International Health Ambulatory Rotation

Faculty Contact
Annie Chun, MD

325 9th Ave, Box 359780
Seattle, WA 98104
Phone: 206 731-4193, 206 731-3767
Email: anchun@uw.edu

Overall Educational Purpose
· Preparatory clinical experience for those interested in International Health
· Residents will be exposed to cross cultural medical care-working with interpreters, immigrant/refugee screening, cross cultural communication.
· Residents will work in Public Health clinics focused upon the care of STDs and TB and will gain an appreciation for population based medicine/research.
· If scheduling allows, residents will work in the dermatology clinic to improve their physical exam skills in the diagnosis of skin diseases.
· Residents will work in the Madison HIV clinic to learn the basics of HIV primary care.
· Residents will have the opportunity to work in the Children’s clinic and Women’s clinic to familiarize themselves with maternal and child health care.

Principle Teaching Methods
Case discussion and review
Patient based learning in outpatient clinic setting.
If scheduling allows, residents may participate in weekly TB case management discussions (currently scheduled for Thursday morning, although this may change to Weds mornings)

Weekly didactic sessions on lab medicine, basic parisitology and blood smear review.

Educational Content
Mix of Diseases
Immigrant/refugee health, General Internal Medicine primary care, TB, HIV, STD, General Dermatology, Maternal/Child health

Patient Characteristics
Immigrant/refugee patients at Harborview Medical Center. Urban underserved population served by Harborview and the King County Public health clinics.

Types of Clinical Encounters
Outpatient clinic visits

Rotation Specific Schedule
AM: Dermatology Clinic or Children’s Clinic
PM: International Medicine Clinic or Women’s Clinic

AM: Continuity Clinic or ?Madison Clinic
PM: STD Clinic

AM: TB Conference
PM: Madison Clinic or Children’s Clinic

AM: Conferences at UW
PM: Didactics or International Medicine Clinic

AM: Women’s Clinic or International Medicine Clinic
PM: Women’s Clinic or Continuity Clinic

Call and Weekend Responsibilities

Principle Educational Materials Used
Recommended Readings
Black RE, Morris SS, Bryce J. Where and why are 10 million children dying every year? Lancet 2003;361:2226-34.

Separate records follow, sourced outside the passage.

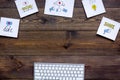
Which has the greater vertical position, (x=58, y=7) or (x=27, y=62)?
(x=58, y=7)

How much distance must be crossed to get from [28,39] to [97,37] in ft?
1.44

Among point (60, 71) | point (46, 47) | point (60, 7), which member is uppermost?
point (60, 7)

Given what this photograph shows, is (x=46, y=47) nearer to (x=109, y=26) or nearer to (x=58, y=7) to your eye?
(x=58, y=7)

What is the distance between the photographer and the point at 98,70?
830 cm

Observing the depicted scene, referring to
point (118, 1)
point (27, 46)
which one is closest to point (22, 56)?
point (27, 46)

De Cock KM, Weiss HA. The global epidemiology of HIV/AIDS. Tropical Medicine and International Health 2000;5(7):A3-A9.

De Cock KM, Mbori-Ngacha D, Marum E. Shadow on the continent: public health and HIV/AIDS in Africa in the 21st century. Lancet 2002;360:67-72.

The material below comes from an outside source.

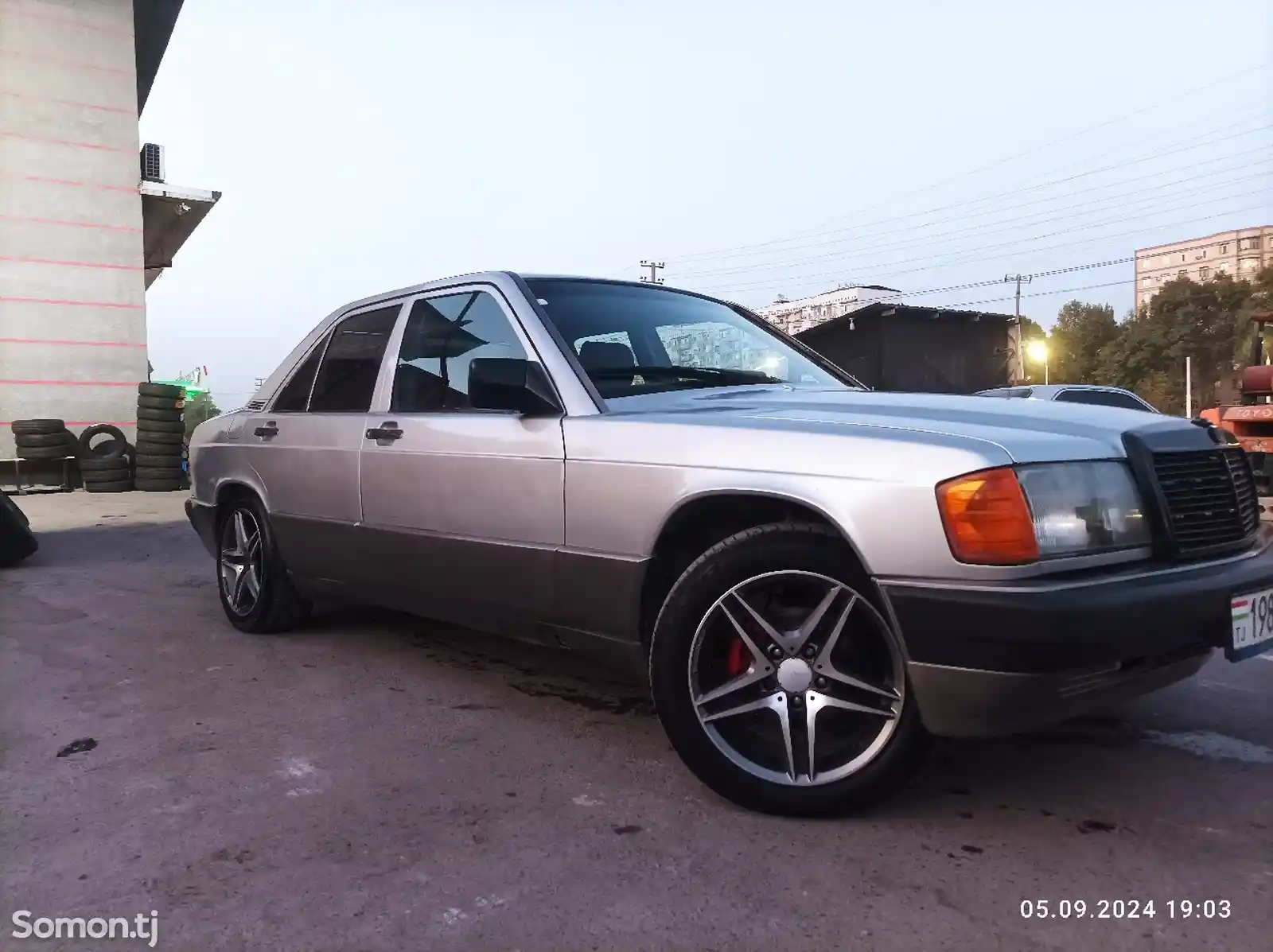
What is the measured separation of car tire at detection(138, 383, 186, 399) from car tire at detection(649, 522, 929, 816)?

Jong, Elaine. Intestinal parasites. Prim Care Clin Office Pract 2002;29:857-877.
Immigrant women’s health: initial clinical assessment West J Med 2001;174:433-437.

Kleinman A, Eisenberg L, Good B. Culture, illness, and care: clinical lessons from anthropologic and cross cultural research. Annals of Intern Med. 1978;88:251-258.

Shaywitz DA, Ausiello DA. Global health: a chance for Western physicians to give—and receive. American Journal of Medicine 2002;113:354-357.

Walker PF, Jaranson J. Refugee and immigrant health care. Medical Clinics of North America 1999;83(4):1103-1120.

W ebsites
http://www.cdc.gov/nchstp/tb/default.htm (CDC Division of Tuberculosis Elimination)
http://www.cdc.gov/travel/ (CDC Travelers health website)
http://www.cdc.gov/node.do?id=0900f3ec80009a98 (CDC site on sexually transmitted diseases)
http://ethnomed.org/ (Website created at Harborview Medical Center on cross cultural medical care)

Methods used in Evaluating Resident and Program Perfomance
At the end of the rotation, the resident is evaluated in writing and their performance reviewed with them verbally by every attending and fellow he or she has interacted with for a significant amount of time. The evaluator rates the resident on a nine-point scale in each component of clinical competence (i.e. patient care, medical knowledge, practice based learning improvement, interpersonal and communication skills, professionalism, system based learning, educational attitudes, leadership, overall clinical competence).

The resident is given the opportunity to evaluate in writing the quality of the curriculum and the extent to which the educational goals and objectives of the rotation have been met. The resident also evaluates the teaching competence of each attending and fellow with whom s/he has interacted for a significant amount of time.

Explicit Lines of Responsiblity for Care of Patients on this Service
Attending physicians provide direct supervision of all care provided by resident physicians and thus bear responsibility for quality of care, orders, and follow-up. Attending supervision is documented by co-signature on resident notes.